These easy shortbread cookies with vanilla spice and everything nice come from Rach's "Cookie Man" and former culinary team member Grant Melton. They're delish—and sturdy enough for sending to your loved ones in Christmas cookie care packages.
Pro Tip: Instead of grinding the seeds in a spice grinder, place them on a cutting board and roughly chop them with a chef's knife or crush them with a heavy bottomed pan.
For another easy cookie recipe that's great for gifting, check out Grant's Dark Chocolate-Pistachio Shortbread Cookies.
In a mixing bowl, whisk flour, fennel seeds, anise seeds, orange, cardamom, salt and nutmeg until combined.
In the bowl of a standing mixer, cream butter and 1 cup sugar, scraping down the sides of the bowl with a rubber spatula, until light and fluffy, about 1 minute.
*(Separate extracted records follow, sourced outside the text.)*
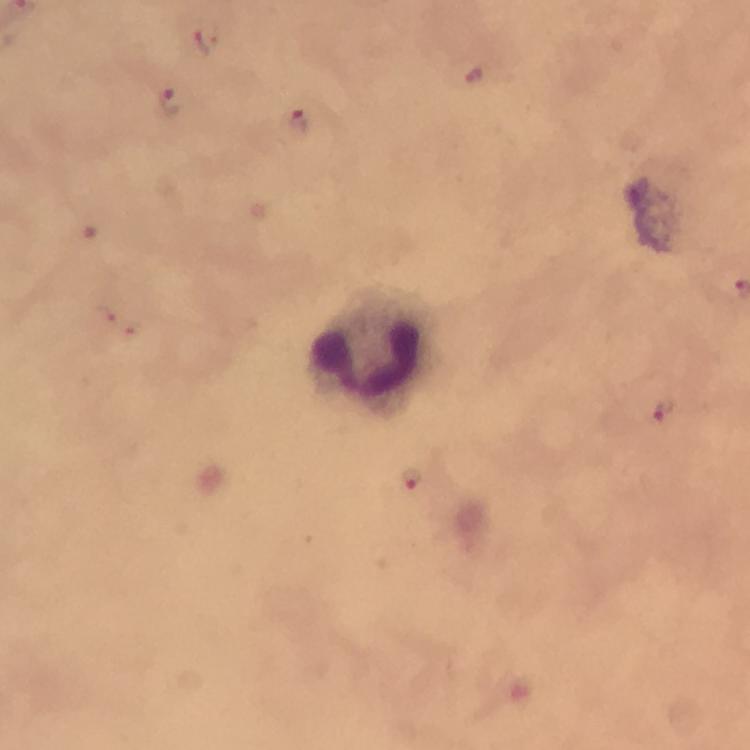
Approximate centers as {x, y} in pixels.
Summary:
  - Plasmodium parasite locations: {207, 36}, {173, 101}, {296, 121}, {661, 408}, {413, 478}
  - Leukocyte locations: {377, 351}
  - Preparation: thick blood film
  - Stain: Giemsa
  - Image size: 750×750 pixels
  - Cropped from: a single field of view
  - Magnification: 100x
  - Capture: smartphone camera through the microscope
  - Immersion oil: applied
  - Context: from a diagnostic examination for malaria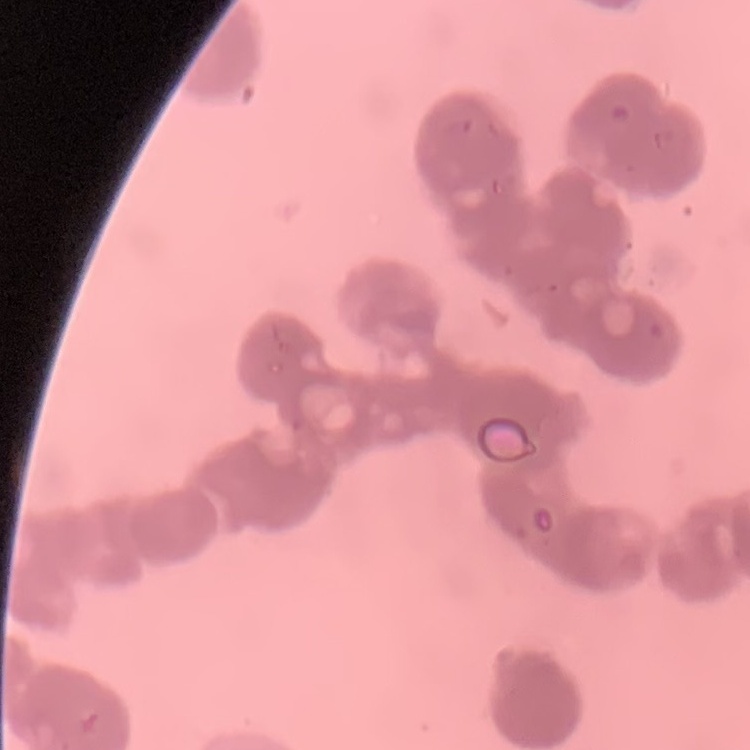

erythrocyte_morphology: rouleaux formation
image_type: one tile cut from a larger photomicrograph
stain: Field's or Giemsa
preparation: thin peripheral smearClassify this cell by malaria status.
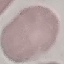
Uninfected.

Cell patch, automatically extracted from a larger field of view and resized to 64 × 64 pixels. Giemsa stain. Thin blood film. Acquired by smartphone through the microscope eyepiece.Point out each malaria parasite and each leukocyte.
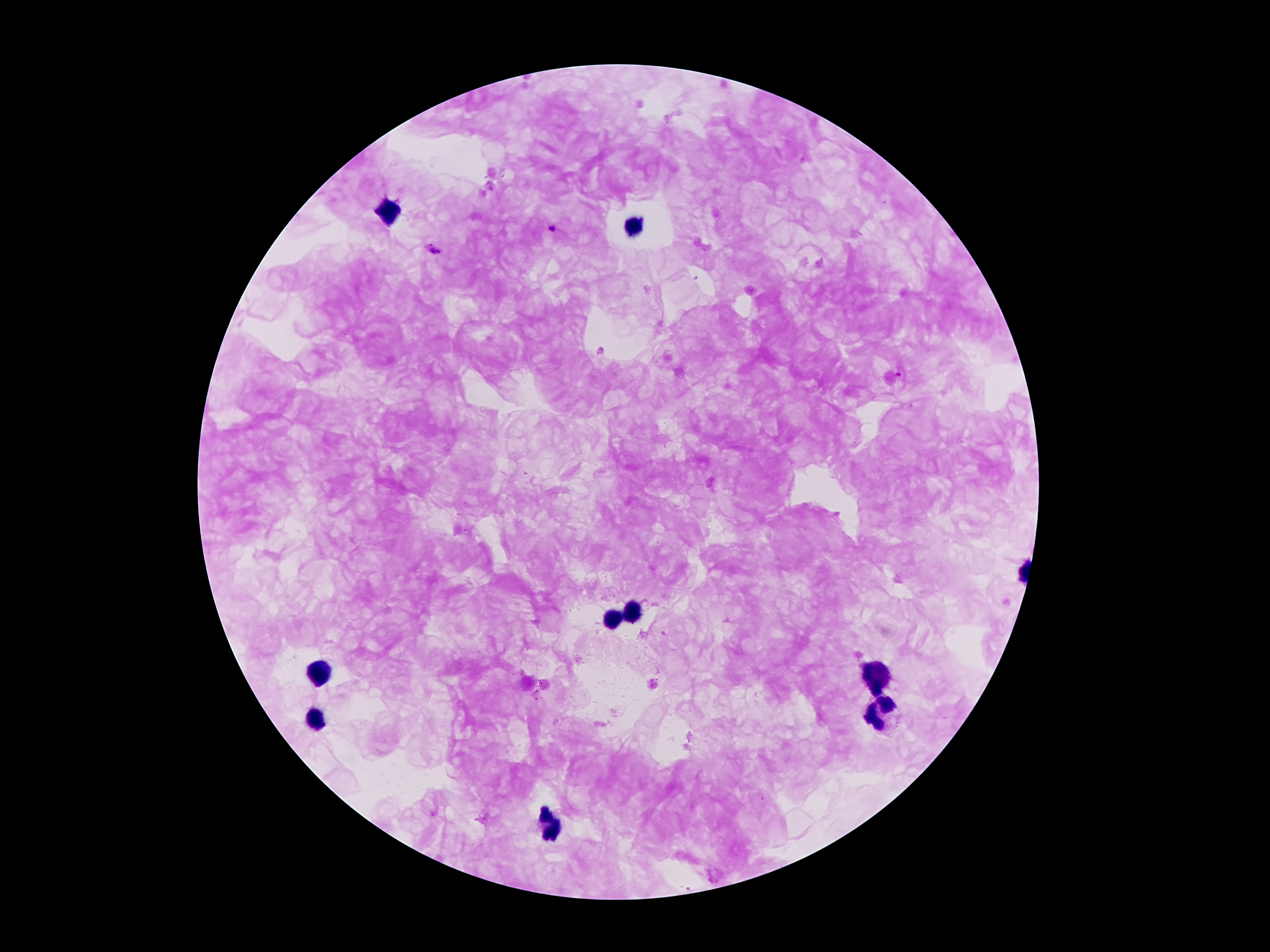
Approximate object centers, in pixels from the top-left corner.
Malaria parasites: (x=553, y=229), (x=431, y=250).
Leukocytes: (x=389, y=211), (x=635, y=230), (x=632, y=614), (x=612, y=620), (x=315, y=674), (x=874, y=677), (x=877, y=712), (x=313, y=721), (x=550, y=828).

magnification: 100x
stain: Giemsa
image_size: 1270×952 pixels
preparation: thick blood smear
patient_malaria_status: infected with Plasmodium falciparum
capture: smartphone through the microscope eyepiece
field_of_view: single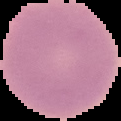
{
  "image_size": "121×121 pixels",
  "preparation": "thin blood film",
  "image_type": "segmented cell region with the area outside set to black",
  "result": "no malaria parasites seen"
}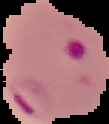
Summary:
  - Image size: 109×124 pixels
  - Preparation: thin blood film
  - Result: Plasmodium parasites identified
  - Image type: cell region segmented out of the field of view; surrounding area masked to black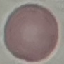

{
  "malaria_status": "uninfected",
  "preparation": "thin blood smear",
  "image_type": "automatically extracted cell patch, resized to 64 × 64 pixels",
  "capture": "smartphone camera at the microscope eyepiece",
  "stain": "Giemsa"
}Assess for malaria.
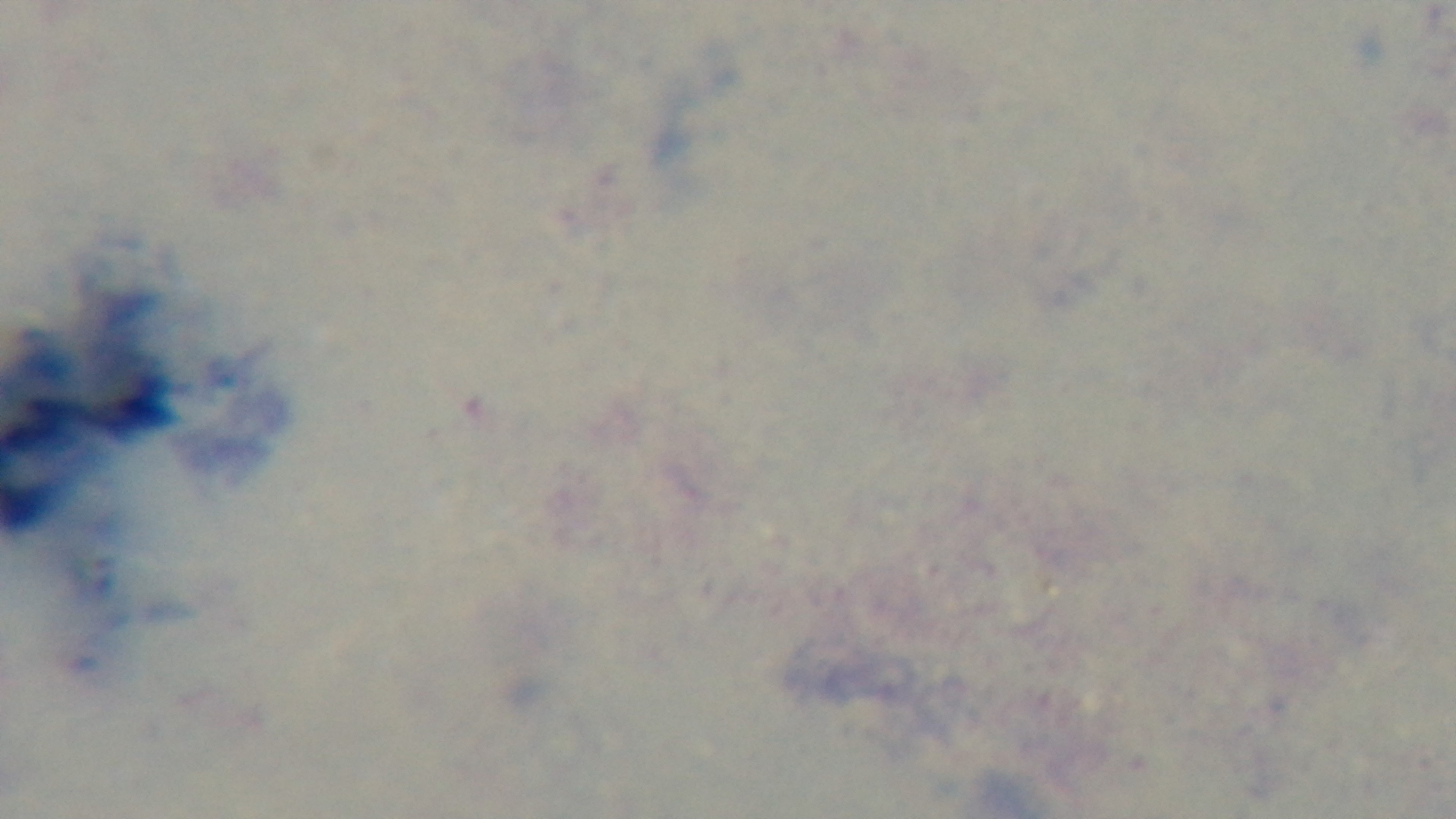

Uninfected.

Summary:
  - Field of view: one from the slide
  - Modality: light microscopy
  - Objective: 100x oil immersion
  - Stain: Giemsa
  - Capture: mounted 4K digital camera
  - Preparation: thickDescribe the morphology of the erythrocytes.
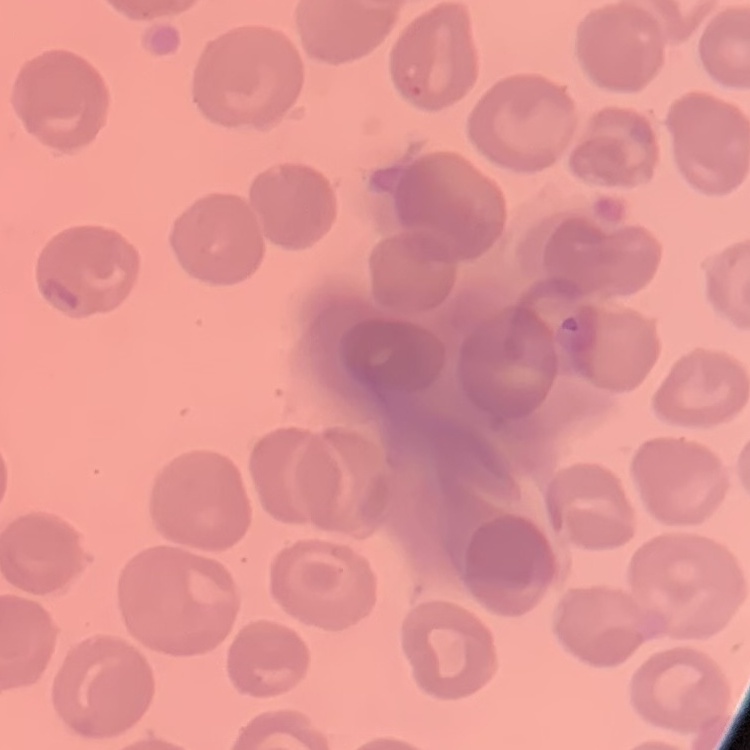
Add sour cream and vanilla and mix for a few seconds until combined. On the lowest speed, slowly add in the flour mixture until the dough comes together. Once the dough becomes slightly tacky and can easily be molded into a ball, dump the dough onto a work surface.
Using your hands, mound the dough into a big ball. Cut the ball in half and roll each half into a 10-inch-long log. Wrap each log tightly in wax paper, twisting the ends, so you have 2 logs of dough. Refrigerate the wrapped dough for at least 1 hour or freeze for later use.
When ready to bake, preheat oven to 350˚F and remove the logs of dough from the refrigerator to soften a bit. Line 2 cookie sheets with parchment paper. In a small bowl, mix together the remaining ½ cup sugar and the cinnamon.
Unwrap the cookie dough and, using a sharp knife, slice the dough into ½-inch-thick rounds and arrange on the prepared cookies sheets about 2 inches apart.
Bake for 12 to 15 minutes or until they start to brown and look dry on top. Remove from the oven and let cool for a few minutes. While the cookies are still warm, working 1 cookie at a time, coat the cookies in the cinnamon sugar on both sides, then transfer to a cooling rack to cool completely.